Notice that we only think about exceptions at the ‘endpoints’ of the little application. At the entry point, we guard against a null argument instead of handling it with an exception. As a rule of thumb, it’s better to handle validation via querying objects than by trying things and catching exceptions, both from a performance and from a readability standpoint. The other point of external interaction where we think about exceptions is where we’re calling out to the filesystem. For this example, I handle any exception generated by stuffing it into a custom exception type and throwing that back to my caller. This is a practice that I’ve adopted so that I know at a glance when debugging if it’s an exception I’ve previously reasoned about and am trapping or if some new problem is leaking through that I didn’t anticipate. YMMV on this approach, but the thing to take away is that I deal with exceptions as soon as they come to me from something beyond my control, and then not again until I’m somewhere in the program that I want to report things to the user. (In an actual application, I would handle things more granularly than simply catching Exception, opting instead to go as fine-grained as I needed to in order to provide meaningful reporting on the problem)

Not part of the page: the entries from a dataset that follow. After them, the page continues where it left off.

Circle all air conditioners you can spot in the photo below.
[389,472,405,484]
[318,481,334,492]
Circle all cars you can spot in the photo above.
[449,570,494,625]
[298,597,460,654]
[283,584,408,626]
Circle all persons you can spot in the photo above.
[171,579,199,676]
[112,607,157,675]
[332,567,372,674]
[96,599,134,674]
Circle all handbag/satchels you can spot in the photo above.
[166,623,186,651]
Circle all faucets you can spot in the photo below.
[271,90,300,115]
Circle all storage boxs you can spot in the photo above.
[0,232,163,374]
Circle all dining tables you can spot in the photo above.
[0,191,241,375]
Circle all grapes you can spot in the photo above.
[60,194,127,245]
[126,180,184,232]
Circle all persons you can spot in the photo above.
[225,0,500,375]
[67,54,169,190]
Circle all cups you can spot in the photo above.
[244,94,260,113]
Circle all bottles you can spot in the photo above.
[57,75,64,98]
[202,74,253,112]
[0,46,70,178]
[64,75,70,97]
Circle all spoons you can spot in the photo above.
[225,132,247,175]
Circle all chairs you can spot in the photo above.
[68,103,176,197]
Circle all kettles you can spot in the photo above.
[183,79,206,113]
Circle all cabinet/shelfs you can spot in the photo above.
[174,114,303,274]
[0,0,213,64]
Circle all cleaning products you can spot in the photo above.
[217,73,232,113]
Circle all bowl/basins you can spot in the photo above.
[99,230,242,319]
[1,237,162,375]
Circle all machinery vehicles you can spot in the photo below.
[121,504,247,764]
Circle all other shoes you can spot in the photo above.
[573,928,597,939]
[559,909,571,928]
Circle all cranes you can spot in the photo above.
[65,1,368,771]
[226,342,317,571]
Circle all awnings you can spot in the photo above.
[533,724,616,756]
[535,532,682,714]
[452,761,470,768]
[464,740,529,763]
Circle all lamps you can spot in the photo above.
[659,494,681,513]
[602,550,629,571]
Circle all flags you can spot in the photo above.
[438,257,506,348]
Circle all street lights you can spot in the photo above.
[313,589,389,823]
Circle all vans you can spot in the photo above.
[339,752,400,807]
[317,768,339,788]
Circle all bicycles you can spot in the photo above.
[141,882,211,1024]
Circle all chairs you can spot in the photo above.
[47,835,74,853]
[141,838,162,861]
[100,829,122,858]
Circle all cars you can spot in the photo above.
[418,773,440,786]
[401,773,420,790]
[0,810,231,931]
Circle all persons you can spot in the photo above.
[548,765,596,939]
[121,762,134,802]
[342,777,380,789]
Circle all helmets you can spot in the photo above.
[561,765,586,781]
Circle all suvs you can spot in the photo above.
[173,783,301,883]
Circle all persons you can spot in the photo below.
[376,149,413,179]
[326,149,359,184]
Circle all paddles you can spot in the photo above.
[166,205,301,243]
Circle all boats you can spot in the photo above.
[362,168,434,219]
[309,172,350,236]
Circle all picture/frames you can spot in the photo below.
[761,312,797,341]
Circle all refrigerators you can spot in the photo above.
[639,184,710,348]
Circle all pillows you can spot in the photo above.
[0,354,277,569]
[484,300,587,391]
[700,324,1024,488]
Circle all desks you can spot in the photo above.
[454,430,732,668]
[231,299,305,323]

Here it doesn’t seem to make a ton of difference, but in a large application it will–believe me. You’ll be much happier if your exception handling logic is relegated to the places in the app where you provide feedback to the user and where you call external stuff. In the guts of your program, this logic isn’t necessary if you simply take care to write code that doesn’t contain mistakes like null dereferences.

What about things like out of memory exceptions? Don’t you want to trap those when they happen? Nope. Those are catastrophic exceptions beyond your control, and all of the logging and granular worrying about exceptions in the world isn’t going to un-ring that bell. When these happen, you don’t want your process to limp along unpredictably in some weird state–you want it to die.

On the Lookout for Code Smells

One other meta-consideration worth mentioning here is that if you find it painful to code because you’re putting the same few lines of code in every class or every method, stop and smell what your code is trying to tell you. Having the same thing over and over is very much not DRY and not advised. You can spray deodorant on it with something like a code snippet, but I’d liken this to addressing a body odor problem by spraying yourself with cologne and then putting on a full body sweatsuit–code snippets for redundant code make things worse while hiding the symptoms.

If you really feel that you must have exception handling in every method, there are IL Weaving tools such as PostSharp that free you from the boilerplate while letting you retain the functionality and granularity you want. As a general rule of thumb, if you’re cranking out a lot of code and thinking, “there’s got to be a better way to do this,” stop and do some googling because there almost certainly is.